### Texto fornecido
Estava eu, sentado na
cadeira que ficava a esquerda do ônibus, atrás três cadeiras do motorista e
três a frente do trocador, em um horário de muito movimento, por volta das 18h,onde
a maioria dos trabalhadores estão voltando pra casa, depois de um dia puxado.
Também nesse mesmo horário os estudantes vão ou vem da escola, faculdade,
cursinho.
Na maioria das vezes, não consigo sentar; tenho que
aguentar a maioria do trajeto, sendo amassado literalmente, pelas outras
pessoas que dividem o espaço comigo. Porém como vou para o trabalho a pé,
raramente passo por isso, somente nas terças e quintas, quando acaba minha aula
de natação por volta de 18h.

Voltando ao assunto
inicial do texto, onde estou sentado e ao meu lado, ainda ninguém. Fiquei
pensando em muitas coisas da vida, principalmente quem seria a pessoa que
sentaria ao meu lado. Geralmente, senta homens gordinhos, ou senhoras de idade.
Pouco converso durante o percurso, fico mais divagando em meus devaneios.
Dessa vez, sentou a meu lado alguém, que quando olhei, só
consegui vê nariz e uma boca grande; tentei observar mais atentamente, para vê
como era seu rosto, mas eu estava sério e ranziza, um pouco preocupado também,
porque tinha uma reunião e já estava atrasado para ela, porém me confortava
saber que a culpa jamais podia ser minha, pois o ônibus estava cumprindo seu
trajeto perfeitamente.

### Dados apresentados
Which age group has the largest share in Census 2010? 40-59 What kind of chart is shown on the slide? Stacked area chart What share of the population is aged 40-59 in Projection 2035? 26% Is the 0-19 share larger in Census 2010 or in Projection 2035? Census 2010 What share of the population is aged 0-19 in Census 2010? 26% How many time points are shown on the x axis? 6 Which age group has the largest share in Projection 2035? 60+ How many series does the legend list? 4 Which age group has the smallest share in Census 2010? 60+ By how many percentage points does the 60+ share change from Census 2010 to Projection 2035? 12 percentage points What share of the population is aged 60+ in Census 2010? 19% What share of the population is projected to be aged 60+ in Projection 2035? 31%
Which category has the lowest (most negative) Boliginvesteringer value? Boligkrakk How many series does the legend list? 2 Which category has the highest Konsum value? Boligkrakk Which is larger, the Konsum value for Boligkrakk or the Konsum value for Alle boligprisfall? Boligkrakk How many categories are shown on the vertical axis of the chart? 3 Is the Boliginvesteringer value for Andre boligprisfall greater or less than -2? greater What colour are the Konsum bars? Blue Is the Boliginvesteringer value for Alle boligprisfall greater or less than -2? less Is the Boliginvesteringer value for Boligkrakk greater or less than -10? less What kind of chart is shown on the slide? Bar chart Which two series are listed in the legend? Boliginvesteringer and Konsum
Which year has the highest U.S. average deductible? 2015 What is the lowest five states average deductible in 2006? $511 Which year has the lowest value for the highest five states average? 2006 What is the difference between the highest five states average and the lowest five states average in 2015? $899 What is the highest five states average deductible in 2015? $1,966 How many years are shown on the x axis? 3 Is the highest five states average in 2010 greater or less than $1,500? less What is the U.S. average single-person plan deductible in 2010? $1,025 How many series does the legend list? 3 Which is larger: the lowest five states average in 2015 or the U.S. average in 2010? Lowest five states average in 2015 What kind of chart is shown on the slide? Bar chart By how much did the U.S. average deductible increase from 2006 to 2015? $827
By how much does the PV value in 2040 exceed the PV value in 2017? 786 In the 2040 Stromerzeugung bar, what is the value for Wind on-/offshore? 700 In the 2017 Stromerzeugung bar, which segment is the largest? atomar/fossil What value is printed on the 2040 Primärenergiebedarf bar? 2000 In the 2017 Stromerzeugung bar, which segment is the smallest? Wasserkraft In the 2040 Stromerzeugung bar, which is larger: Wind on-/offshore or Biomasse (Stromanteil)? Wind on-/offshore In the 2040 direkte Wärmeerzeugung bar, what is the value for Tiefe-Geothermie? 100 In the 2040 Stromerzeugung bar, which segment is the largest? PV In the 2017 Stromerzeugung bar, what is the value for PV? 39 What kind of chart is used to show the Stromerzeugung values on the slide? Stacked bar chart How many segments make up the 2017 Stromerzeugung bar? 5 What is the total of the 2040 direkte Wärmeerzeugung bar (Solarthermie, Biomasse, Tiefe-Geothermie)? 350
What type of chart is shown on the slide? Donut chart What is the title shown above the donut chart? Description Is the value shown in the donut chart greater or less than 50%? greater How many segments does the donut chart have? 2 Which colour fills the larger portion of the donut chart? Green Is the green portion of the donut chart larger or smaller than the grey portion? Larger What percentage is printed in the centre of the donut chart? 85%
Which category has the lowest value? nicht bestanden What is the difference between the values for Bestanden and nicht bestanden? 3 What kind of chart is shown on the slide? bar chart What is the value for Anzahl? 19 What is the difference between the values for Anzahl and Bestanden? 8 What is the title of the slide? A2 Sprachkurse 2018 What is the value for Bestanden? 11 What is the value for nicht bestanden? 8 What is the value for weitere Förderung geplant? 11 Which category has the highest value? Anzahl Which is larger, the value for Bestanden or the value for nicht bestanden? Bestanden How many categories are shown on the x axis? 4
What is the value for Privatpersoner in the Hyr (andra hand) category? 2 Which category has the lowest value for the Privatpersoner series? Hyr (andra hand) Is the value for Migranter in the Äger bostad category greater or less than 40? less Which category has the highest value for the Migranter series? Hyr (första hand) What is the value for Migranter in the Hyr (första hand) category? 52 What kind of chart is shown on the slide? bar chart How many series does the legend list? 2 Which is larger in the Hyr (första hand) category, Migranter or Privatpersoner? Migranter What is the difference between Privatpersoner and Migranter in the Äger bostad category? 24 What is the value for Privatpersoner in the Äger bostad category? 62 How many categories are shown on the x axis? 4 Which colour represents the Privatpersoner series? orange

### Tarefas a realizar
• A. Responda às perguntas sobre o texto da viagem de ônibus, marcando cada resposta com o mesmo numeral.
(i) Em que dias da semana quem narra costuma pegar o ônibus por volta das 18h?
(ii) Que tipo de pessoa geralmente se senta ao lado de quem narra?
(iii) Por que quem narra estava um pouco preocupado?
• B. Por favor, retome o texto da viagem de ônibus a partir da última frase e dê continuidade à narrativa.
Os dados constituem um material à parte do texto.

### Respostas por item
• A.
(i) Nas terças e quintas, quando termina a aula de natação.
(ii) Homens gordinhos ou senhoras de idade.
(iii) Porque tinha uma reunião e já estava atrasado para ela.

• B.
Estava tentando entender, porque não conseguia mais ser
como aquele que eu era antes de casar, um rapaz, que gostava de puxar assunto,
com qualquer um que estava perto de mim. Tinha sido assim, que tinha feito meus
melhores amigos; conversando em biblioteca, cinemas, teatros, conhecendo um a
um.
Mas logo percebi que era o momento de olhar e conhecer
apenas pelos gestos. Pude vê-la completa quando ela se levantou e descobri que
aquele nariz e aquela boca, faziam parte de uma estrutura bem formada de
beleza; uma linda mulher de cabelos longos, silhueta bem formada, estatura
surpreendente ao se levantar. Como as aparências enganam, ao vê uma mulher pela
metade e vê-la por completo.
Muitas vezes para mim me satisfaço em contemplar o belo
nas pessoas, sem precisar tocá-las, há não ser com os olhos da admiração. Dessa
forma, tiramos todo mal dos nossos sentimentos e vemos as pessoas como elas são
realmente, perfeitas obras da natureza e do cosmo.